Life has not been the same in Abubakar’s family.

The elderly man who was the bread winner of the family of six children has not been found in any of the mortuaries that the family has visited.

Taking meals together as a family has been the hardest experience that they have had to endure.


“We end up staring at each other instead of eating. No one feels like they should eat. We just feel like we are in this world just for the sake of it,” says Khadija Abubakar, a daughter.

Abubakar is the father of terror suspect Abdulkadir Abubakar, who has a Sh2 million bounty on his head, and Khadija, who is out on Sh500,000 bond in terror-related charges.

Khadija was charged together with three other women in a Mombasa court.

The others are Ummulkheir Sadri Abdalla, Maryam Said Aboud and Halima Adan Ali.

They were arrested in Mandera County in 2015 while allegedly attempting to cross to Somalia.

“We have been subjected to injustices. There are laws which are followed. No one is guilty until proven so. Abducting the head of someone’s family is not justice,” she said.


She adds: “Nothing has happened so far in regard to the disappearance of our father. We do not know where he is whether he alive or dead only God knows better.”

Some families have resorted to remain mum over the disappearances of their relatives, a quagmire that is still haunting a majority of them in the Coast region.

According Prof Halim Shauri, a sociologist and a lecturer at Pwani University, families of the suspects are most affected as they are “backbone of societies”.

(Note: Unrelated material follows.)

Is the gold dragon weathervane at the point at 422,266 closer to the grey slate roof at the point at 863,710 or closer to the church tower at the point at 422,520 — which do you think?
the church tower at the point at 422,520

“There are primary and secondary victims of any problem and the families are the primary one. The wives and the parents are deeply affected because the fact is they still believe there are laws which should have been followed instead of having their loved ones taken from them,” says Prof Shauri.


Hei adds that the effect of having the suspects vanish is devastating as it continues the trend of extremism.

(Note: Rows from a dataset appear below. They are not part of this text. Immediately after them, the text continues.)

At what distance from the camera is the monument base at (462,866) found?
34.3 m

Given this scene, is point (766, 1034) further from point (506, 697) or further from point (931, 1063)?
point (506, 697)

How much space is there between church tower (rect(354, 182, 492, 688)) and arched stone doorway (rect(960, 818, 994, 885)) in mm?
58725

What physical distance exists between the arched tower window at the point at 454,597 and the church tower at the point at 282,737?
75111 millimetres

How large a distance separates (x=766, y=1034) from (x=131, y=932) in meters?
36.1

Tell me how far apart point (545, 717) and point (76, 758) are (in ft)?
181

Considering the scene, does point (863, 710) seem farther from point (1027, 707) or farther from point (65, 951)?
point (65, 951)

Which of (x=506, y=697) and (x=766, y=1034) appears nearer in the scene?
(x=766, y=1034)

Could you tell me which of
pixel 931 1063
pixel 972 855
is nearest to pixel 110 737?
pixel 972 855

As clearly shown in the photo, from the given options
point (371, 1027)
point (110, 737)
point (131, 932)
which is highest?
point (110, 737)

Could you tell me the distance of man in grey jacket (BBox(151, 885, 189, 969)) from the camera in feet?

“For instance, that kid should not be subjected to psychological torture. The government should ensure that children of terror suspects are looked after so that they do not grow up with a sense of vengeance,” he says.

He believes the children are not supposed to be victimised for mistakes of their fathers but should instead be brought closer to the government.

Prof Shauri who has, together with Dr Hassan Mwakimako, co-authored a report on analysis of the government amnesty on Al-Shabaab returnees, notes that the families will remain defensive as the society is guided by laws which were breached by the captors of their relatives.

“We are guided by the law. No one has the licence to break the law and that is a fact that will remain in every of these families," he says.

"We must act within the law to ensure we avert cases of what appear to be impunity to some."